** Source document **

BEGIN

53 Under cross-examination Dr Richmond further indicated the plaintiff had not told her that she had been served with a Supreme Court writ in November 2011, or, it seems, told this doctor (until more recently) that she had contacted the various solicitors named by the plaintiff in her evidence, regarding a possible defamation action.
54 Accordingly, the evidence of the doctor and the psychologist did not help corroborate the plaintiff's assertion as part of this application that, over the relevant period, she had sought to pursue her legal rights by consulting a number of lawyers. However, her conduct in not disclosing this matter to her treating doctors could also be viewed as a further example of the plaintiff's reluctance to discuss what she considered to be defamatory material with others.
55 Relevantly, the report from the psychologist, Dr McCormack, further indicated that, when the plaintiff terminated therapy in June 2012, the symptoms of depression and anxiety had not resolved and she still found it hard to cope with the pressures in her life. Moreover, the plaintiff presented to the psychologist as genuinely fearful for her safety and very mistrustful of people.
56 As at June 2012, Dr McCormack considered that the plaintiff was still very debilitated by the trauma she had experienced in 2011, the impact of which she believed would continue for some time. Moreover, in June 2013 the psychologist supported the plaintiff’s claim that she had not been psychologically strong enough to approach the Court or speak to a lawyer during the latter part of 2012.
Conclusions
57 The defendants contended that:
Ø there was an inherent difficulty in the plaintiff's claim that she had been unable to follow through with instructions to commence legal proceedings because she had since taken this step; and
Ø the objective evidence was inconsistent with the plaintiff's claim that, during the whole of the relevant period, her mental health condition was such that, she had been unable to follow through by instructing solicitors to legal proceedings.
58 These submissions are flawed.

END

** Tasks **
• A. List each date in the court reasoning on the plaintiff's application that gives both a month and a year. Name each date once.
• B. Continue the court reasoning on the plaintiff's application, starting after "These submissions are flawed."

** Listed records **
BEGIN

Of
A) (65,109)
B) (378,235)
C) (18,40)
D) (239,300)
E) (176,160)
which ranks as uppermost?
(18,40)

END

** Numbered answers **
• A. November 2011, June 2012, June 2013

• B.
59 The first submission, if upheld, would be fatal to the making of any extension application, notwithstanding the strong evidence that difficult to manage clinical depression and anxiety (and possibly the medications prescribed in the treatment of symptoms) probably had impaired on the plaintiff's ability to act decisively by instructing solicitors to commence a proceeding to vindicate her legal rights within the time limit.
60 The second appears to assume that a relapsing, remitting chronic condition may not be sufficient to satisfy the Court that it was not reasonable to commence a proceeding. The evidence taken as a whole is consistent with the plaintiff wanting to vindicate any legal rights in respect to the publication of the Article. Leaving to one side for the moment other contributing circumstances, such as the plaintiff’s diminished finances after her working hours were shortened, the evidence also shows that before and after any cause of action accrued and since the expiry of the time limit, fluctuating symptoms and possibly the effects of prescribed medication, as claimed, impacted the plaintiff's psych and likely significantly impaired her ability to act decisively in respect to this proceeding.
61 I was satisfied that the circumstances described by the plaintiff, in particular the impact of ongoing mental health problems on her ability to finally instruct solicitors was sufficiently compelling, such that it was not reasonable for the plaintiff to commence the defamation proceeding to vindicate her legal rights in accordance with the time limit.
62 Accordingly I propose to extend the time limit to accord with the application made.